▶ **Recorded data**:
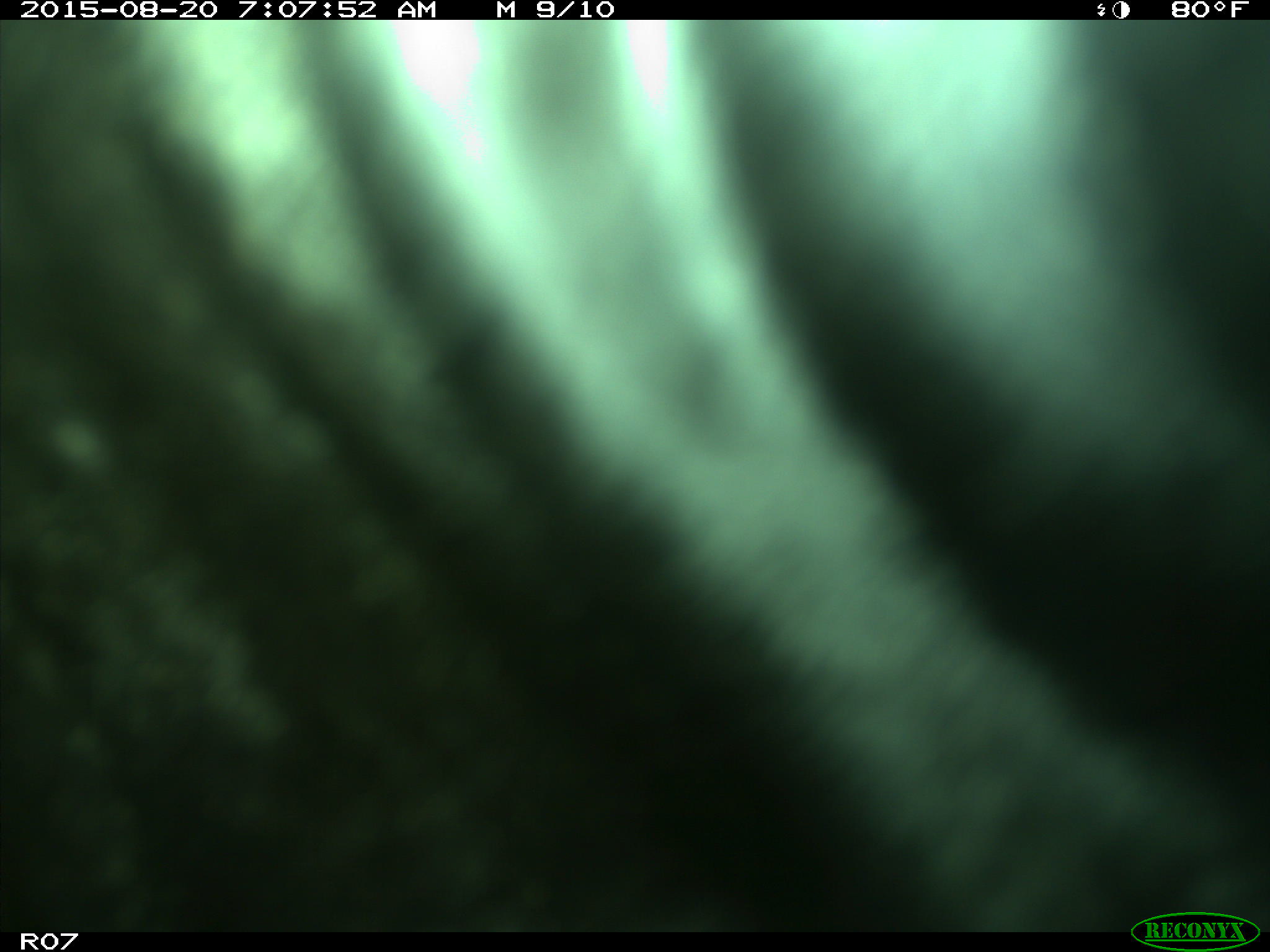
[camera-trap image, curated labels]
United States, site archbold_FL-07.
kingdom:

▶ **What you will do**: Copy the listing over exactly, skipping the pictures it holds.

▶ **Response**:
[camera-trap image, curated labels]
United States, site archbold_FL-07.
kingdom:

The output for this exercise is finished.